Well, you could setup your system to only boot from trusted devices, making life more difficult for the attacker. There are some computers in which the BIOS boot order cannot be changed without the password. Not even a CMOS reset will help and the attacker would have to physically remove your hard drive and connect it to a different machine to change the bootloader before putting it back into your computer.
You could thwart that too; just configure your PC to ignore the bootloader on the hard drive in favor of the bootloader on an external device that you always carry with you. That device can either boot your system securely, or contain code that validates the bootloader stored on the system's hard drive using a cryptographically secure hash.
A better solution could come in the form of a secure bootloader stored in ROM. Each O/S you install on your system would register a second-stage bootloader with the ROM-based secure bootloader. As part of the registration, the secure bootloader would store an encrypted cryptographically secure hash of the second-stage in the TPM. When booting, the system would initialize the Core Root of Trust Management, and invoke the secure ROM-based bootloader. It would then validate the second-stage bootloader prior to executing it, by hashing it again and comparing the hash with that stored in the TPM.
It still wouldn't be perfect: a really determined attacker could replace the ROM-chip containing the secure boot loader and you would be back to square one. For every layer we could add, an attacker could go on level lower to subvert the protection. Frankly, this sounds like an awful lot of trouble for a would-be attacker to go through. Remember we don't need to make this 'malicious bootloader' attack impossible. Just impractical enough that other attack vectors become more viable. Old-fashioned hardware-based keyloggers would have started to sound pretty good to an attacker way before we even get to secure ROM-based bootloaders with TPM support.

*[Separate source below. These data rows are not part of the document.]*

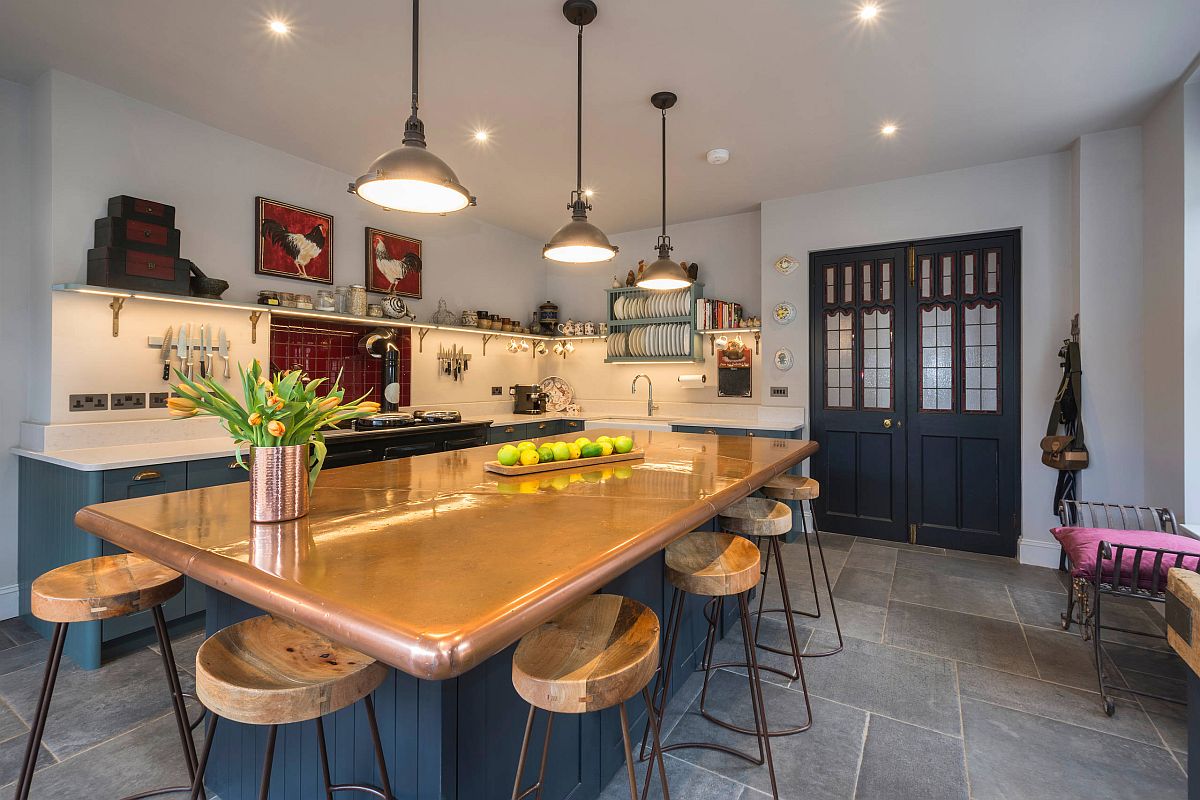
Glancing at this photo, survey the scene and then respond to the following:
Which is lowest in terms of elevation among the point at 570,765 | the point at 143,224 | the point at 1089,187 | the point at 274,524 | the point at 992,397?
the point at 570,765

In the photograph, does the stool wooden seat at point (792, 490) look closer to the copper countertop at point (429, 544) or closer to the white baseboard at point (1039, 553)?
the copper countertop at point (429, 544)

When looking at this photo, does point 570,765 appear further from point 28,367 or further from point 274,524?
point 28,367

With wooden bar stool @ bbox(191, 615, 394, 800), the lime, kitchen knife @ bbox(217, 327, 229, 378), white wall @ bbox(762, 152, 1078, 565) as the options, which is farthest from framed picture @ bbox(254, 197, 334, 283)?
white wall @ bbox(762, 152, 1078, 565)

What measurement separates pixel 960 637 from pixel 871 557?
1.31 m

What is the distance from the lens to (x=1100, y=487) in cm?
371

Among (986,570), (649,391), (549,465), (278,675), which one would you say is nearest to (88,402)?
(549,465)

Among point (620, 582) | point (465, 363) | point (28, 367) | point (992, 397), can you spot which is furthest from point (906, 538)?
point (28, 367)

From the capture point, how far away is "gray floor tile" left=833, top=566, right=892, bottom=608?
3385 millimetres

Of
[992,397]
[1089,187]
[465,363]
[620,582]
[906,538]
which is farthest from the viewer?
[465,363]

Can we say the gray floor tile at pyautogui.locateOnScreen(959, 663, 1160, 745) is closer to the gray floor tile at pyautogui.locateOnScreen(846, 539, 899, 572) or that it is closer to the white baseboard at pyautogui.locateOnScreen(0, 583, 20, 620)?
the gray floor tile at pyautogui.locateOnScreen(846, 539, 899, 572)

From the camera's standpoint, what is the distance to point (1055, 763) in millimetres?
1935

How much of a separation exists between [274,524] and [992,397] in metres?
4.70

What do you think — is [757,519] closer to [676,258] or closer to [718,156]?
[718,156]

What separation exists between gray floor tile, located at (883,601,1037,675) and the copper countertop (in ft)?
5.05
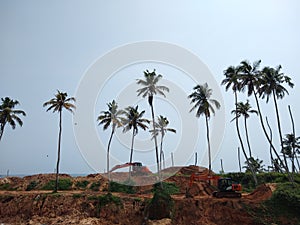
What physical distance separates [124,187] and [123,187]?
0.15 metres

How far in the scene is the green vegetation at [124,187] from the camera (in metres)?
37.2

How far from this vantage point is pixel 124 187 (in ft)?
125

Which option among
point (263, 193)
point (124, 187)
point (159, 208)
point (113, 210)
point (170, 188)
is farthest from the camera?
point (124, 187)

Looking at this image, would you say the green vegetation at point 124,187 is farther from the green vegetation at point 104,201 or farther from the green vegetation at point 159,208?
the green vegetation at point 159,208

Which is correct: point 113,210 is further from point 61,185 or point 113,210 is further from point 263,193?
point 263,193

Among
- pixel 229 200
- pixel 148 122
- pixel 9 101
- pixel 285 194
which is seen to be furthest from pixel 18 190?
pixel 285 194

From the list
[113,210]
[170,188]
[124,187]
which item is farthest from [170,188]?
[113,210]

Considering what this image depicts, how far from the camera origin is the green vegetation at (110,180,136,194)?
3716 centimetres

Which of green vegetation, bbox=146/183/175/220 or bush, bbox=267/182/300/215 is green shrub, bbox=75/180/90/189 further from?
bush, bbox=267/182/300/215

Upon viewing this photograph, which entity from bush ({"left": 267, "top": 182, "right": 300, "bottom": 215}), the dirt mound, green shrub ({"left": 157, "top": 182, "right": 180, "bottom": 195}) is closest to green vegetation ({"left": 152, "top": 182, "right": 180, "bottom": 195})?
green shrub ({"left": 157, "top": 182, "right": 180, "bottom": 195})

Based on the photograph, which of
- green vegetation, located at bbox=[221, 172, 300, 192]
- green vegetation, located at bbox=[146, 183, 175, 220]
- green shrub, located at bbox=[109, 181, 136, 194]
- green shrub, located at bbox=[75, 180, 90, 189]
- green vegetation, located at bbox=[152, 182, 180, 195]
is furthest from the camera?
green vegetation, located at bbox=[221, 172, 300, 192]

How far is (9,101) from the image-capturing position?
41.6 m

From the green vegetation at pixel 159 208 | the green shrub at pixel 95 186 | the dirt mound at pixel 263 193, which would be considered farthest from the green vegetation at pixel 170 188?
the dirt mound at pixel 263 193

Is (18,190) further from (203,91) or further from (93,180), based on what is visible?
(203,91)
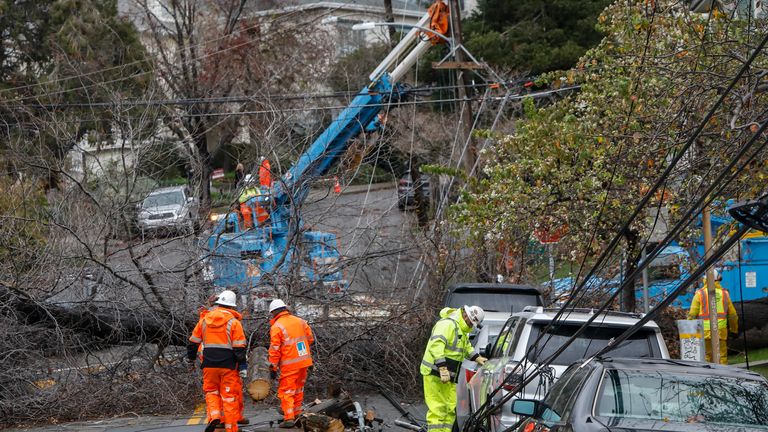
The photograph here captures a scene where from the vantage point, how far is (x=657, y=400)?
6555mm

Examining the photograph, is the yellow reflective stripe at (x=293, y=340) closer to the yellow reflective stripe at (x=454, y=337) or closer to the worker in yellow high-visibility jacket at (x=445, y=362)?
the worker in yellow high-visibility jacket at (x=445, y=362)

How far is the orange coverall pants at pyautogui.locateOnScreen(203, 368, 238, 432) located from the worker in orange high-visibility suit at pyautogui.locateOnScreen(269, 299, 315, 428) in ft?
1.61

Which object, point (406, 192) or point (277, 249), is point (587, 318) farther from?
point (406, 192)

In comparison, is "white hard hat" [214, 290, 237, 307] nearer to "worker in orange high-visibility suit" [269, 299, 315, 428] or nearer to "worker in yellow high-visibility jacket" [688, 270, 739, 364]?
"worker in orange high-visibility suit" [269, 299, 315, 428]

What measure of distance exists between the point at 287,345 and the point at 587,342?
138 inches

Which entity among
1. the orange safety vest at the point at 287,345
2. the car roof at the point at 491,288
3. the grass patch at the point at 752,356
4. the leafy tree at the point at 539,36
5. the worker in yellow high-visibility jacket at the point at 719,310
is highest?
the leafy tree at the point at 539,36

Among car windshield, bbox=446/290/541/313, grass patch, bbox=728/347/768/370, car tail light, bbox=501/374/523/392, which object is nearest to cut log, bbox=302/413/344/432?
car tail light, bbox=501/374/523/392

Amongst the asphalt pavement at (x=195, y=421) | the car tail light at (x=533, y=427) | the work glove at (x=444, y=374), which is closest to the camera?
the car tail light at (x=533, y=427)

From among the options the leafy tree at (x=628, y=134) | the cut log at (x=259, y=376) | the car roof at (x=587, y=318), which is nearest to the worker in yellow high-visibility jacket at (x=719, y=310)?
the leafy tree at (x=628, y=134)

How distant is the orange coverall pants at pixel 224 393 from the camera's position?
10.6 metres

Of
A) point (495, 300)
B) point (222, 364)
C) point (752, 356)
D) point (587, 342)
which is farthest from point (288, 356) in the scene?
point (752, 356)

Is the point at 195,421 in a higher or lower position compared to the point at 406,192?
lower

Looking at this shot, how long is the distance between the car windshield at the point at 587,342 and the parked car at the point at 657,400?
6.27ft

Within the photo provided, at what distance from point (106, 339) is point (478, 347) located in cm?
548
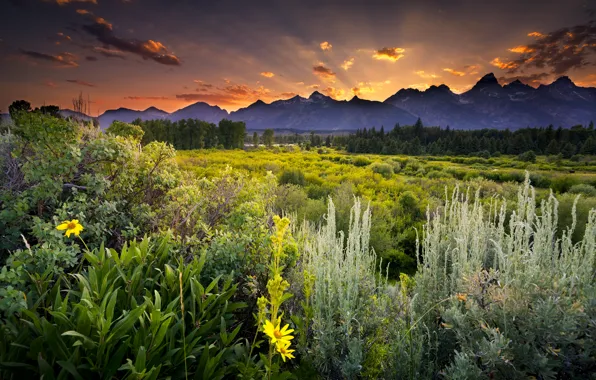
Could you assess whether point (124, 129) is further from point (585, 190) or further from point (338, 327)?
point (585, 190)

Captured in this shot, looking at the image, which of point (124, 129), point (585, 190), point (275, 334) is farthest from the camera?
point (585, 190)

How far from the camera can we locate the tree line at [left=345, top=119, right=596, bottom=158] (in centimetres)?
3622

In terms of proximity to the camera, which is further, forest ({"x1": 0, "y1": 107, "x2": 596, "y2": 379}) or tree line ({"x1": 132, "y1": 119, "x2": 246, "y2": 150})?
tree line ({"x1": 132, "y1": 119, "x2": 246, "y2": 150})

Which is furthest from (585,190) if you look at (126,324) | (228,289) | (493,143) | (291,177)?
(493,143)

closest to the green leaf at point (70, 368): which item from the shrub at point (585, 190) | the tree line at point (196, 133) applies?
the shrub at point (585, 190)

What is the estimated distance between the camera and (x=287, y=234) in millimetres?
3852

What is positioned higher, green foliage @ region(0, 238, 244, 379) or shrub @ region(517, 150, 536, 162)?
shrub @ region(517, 150, 536, 162)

So if that's the case -- if this is a 'war' that cannot be won -- why bother encrypting at all? Because you do not use encryption to protect yourself from attackers who can tamper with a computer that you will then turn around and use. You use encryption because you want to keep your data private if your computer is stolen or confiscated. And if you're dealing with someone who claims otherwise, you should take a moment to think about whether what they're selling is snake oil.